Fronçant les sourcils, elle posa le voile et prit le téléphone. Un texto ? Non, un message vocal. Elle n’avait même pas entendu l’appel.
Un étrange frisson parcourut son échine tandis qu’elle appuyait sur le bouton pour écouter.
"Mia."
La voix d’Andrew. Son estomac se noua davantage.
"Je—je ne peux pas faire ça."
Ces mots la frappèrent comme un coup physique. Elle s’agrippa au bord de la coiffeuse pour ne pas tomber.
"Je suis désolé," poursuivit le message, sa voix tremblante. "Je pensais pouvoir le faire, mais… Je ne peux pas. Ce n’est pas juste. J’espère que tu comprendras un jour."
Le message se termina par un clic, laissant un silence assourdissant derrière lui.
Pendant un moment, Mia resta immobile. Incapable de bouger. Son esprit refusait de comprendre ce qu’elle venait d’entendre.
Puis, comme si elle agissait sur pilote automatique, elle rejoua le message.
"Je ne peux pas faire ça."
"Ça ne peut pas être vrai," murmura-t-elle, sa voix étrangement vide.
Le téléphone glissa de sa main, tombant sur la coiffeuse dans un bruit sec.
Sa poitrine se serra, sa respiration devint haletante. L’air de la pièce semblait suffocant, les murs se rapprochant d’elle.
Elle se tourna vers la porte, ses talons claquant sur le sol, sa robe traînant derrière elle comme un fantôme. Elle avait besoin de réponses. Elle devait trouver Andrew et exiger une explication.
Mais sa main se figea sur la poignée.
Que pourrait-elle dire ? Que dirait-elle ?
Son reflet attira de nouveau son attention et, pour la première fois, elle vit les fissures dans la façade. Le maquillage méticuleusement appliqué ne pouvait dissimuler la rougeur montant à ses joues, le tremblement de ses lèvres.

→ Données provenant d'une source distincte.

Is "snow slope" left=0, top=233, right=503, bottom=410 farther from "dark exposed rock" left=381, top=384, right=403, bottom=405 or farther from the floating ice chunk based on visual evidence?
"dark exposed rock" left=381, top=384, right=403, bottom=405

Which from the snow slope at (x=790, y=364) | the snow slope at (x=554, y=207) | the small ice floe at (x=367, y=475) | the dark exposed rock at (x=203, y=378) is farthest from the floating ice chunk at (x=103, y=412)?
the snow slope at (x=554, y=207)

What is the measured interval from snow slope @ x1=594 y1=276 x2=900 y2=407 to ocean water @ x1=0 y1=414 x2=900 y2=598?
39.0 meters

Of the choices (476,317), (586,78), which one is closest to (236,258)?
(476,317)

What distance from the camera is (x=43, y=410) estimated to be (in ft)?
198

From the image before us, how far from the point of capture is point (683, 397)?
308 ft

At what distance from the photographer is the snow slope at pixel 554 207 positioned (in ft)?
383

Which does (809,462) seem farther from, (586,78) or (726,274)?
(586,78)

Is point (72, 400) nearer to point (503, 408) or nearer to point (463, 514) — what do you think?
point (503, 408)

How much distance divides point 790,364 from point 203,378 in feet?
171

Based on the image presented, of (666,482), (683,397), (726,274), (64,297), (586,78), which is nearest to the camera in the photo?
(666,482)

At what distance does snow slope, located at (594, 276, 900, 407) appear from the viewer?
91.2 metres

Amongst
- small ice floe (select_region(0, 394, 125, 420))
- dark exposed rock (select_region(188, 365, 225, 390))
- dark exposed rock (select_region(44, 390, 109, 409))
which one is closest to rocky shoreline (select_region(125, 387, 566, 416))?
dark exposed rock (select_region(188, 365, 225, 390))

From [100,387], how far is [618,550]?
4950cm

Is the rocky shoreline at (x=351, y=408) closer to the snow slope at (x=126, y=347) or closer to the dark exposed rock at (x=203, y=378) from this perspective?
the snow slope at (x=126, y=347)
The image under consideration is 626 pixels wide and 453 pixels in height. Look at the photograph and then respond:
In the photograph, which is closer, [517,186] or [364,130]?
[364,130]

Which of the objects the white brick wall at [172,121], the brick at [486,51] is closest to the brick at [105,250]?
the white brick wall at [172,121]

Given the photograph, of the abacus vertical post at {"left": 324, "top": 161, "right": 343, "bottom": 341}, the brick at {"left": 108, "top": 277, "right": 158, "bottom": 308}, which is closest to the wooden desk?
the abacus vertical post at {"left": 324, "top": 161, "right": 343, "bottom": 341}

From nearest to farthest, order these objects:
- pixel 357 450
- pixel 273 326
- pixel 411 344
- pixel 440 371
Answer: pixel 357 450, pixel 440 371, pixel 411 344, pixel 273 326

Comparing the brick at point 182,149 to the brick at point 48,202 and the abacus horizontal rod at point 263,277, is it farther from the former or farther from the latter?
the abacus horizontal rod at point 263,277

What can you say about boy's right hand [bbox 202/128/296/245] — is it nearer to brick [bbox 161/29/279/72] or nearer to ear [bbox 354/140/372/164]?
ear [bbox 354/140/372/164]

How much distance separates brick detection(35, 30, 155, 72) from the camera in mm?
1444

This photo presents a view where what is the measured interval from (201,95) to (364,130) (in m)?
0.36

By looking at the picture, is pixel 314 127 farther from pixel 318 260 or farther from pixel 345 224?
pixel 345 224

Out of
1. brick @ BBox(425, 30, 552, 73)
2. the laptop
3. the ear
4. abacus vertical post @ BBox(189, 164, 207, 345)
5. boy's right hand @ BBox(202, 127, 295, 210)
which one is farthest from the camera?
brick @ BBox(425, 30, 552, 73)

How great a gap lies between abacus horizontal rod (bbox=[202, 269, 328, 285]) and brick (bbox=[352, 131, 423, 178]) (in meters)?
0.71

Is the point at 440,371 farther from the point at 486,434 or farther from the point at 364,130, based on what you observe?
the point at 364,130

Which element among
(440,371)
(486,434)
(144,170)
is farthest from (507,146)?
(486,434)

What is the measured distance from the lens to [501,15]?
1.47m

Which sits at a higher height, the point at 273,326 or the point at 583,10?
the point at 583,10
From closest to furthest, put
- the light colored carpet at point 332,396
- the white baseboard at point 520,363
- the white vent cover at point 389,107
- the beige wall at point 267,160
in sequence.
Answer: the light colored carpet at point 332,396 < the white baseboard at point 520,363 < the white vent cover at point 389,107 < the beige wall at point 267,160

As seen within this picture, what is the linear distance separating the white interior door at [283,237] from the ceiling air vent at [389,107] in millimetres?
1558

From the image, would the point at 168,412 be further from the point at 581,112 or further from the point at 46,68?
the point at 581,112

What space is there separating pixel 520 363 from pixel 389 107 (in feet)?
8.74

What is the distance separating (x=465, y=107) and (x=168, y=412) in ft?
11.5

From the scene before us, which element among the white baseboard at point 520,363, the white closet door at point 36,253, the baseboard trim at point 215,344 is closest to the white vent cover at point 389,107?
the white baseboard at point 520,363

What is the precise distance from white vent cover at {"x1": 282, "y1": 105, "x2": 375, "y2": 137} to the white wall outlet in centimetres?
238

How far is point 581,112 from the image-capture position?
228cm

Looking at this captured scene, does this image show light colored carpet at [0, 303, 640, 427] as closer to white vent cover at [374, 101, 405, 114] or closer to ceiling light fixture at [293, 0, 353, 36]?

Elle sentit le poids des attentes qu’elle avait portées si longtemps—la pression d’être parfaite, de réussir, de prouver qu’elle était digne. Digne d’amour. De respect. De tout ce pour quoi elle avait travaillé si dur.
Et maintenant, tout semblait s’effondrer.
Son regard se posa sur la coiffeuse, où la clé de la Glassspire brillait parmi les pinceaux de maquillage et les bijoux soigneusement disposés. Elle scintillait sous la lumière du lustre, un rappel brutal de la vie contrôlée et impeccable qu’elle avait bâtie.
Un léger froissement attira son attention vers le sol. Une feuille de papier froissée se trouvait à ses pieds, comme si elle avait toujours été là, ignorée jusqu’à cet instant.
Elle se pencha, les mains tremblantes, et lissa doucement le papier.
"Je ne peux pas faire ça."
Les mêmes mots que dans le message vocal.
Ses jambes cédèrent, et elle s’effondra sur le tabouret capitonné devant la coiffeuse.La note glissa de ses doigts, tombant au sol tel un fragment abandonné de son existence.
Le son d'une musique lointaine imprégnait les murs—la marche nuptiale, jouée quelque part au-dehors.
Mia fixa son reflet dans le miroir, sa poitrine se soulevant et s'abaissant au rythme de respirations hachées.
Et pour la première fois, elle permit aux fissures de transparaître.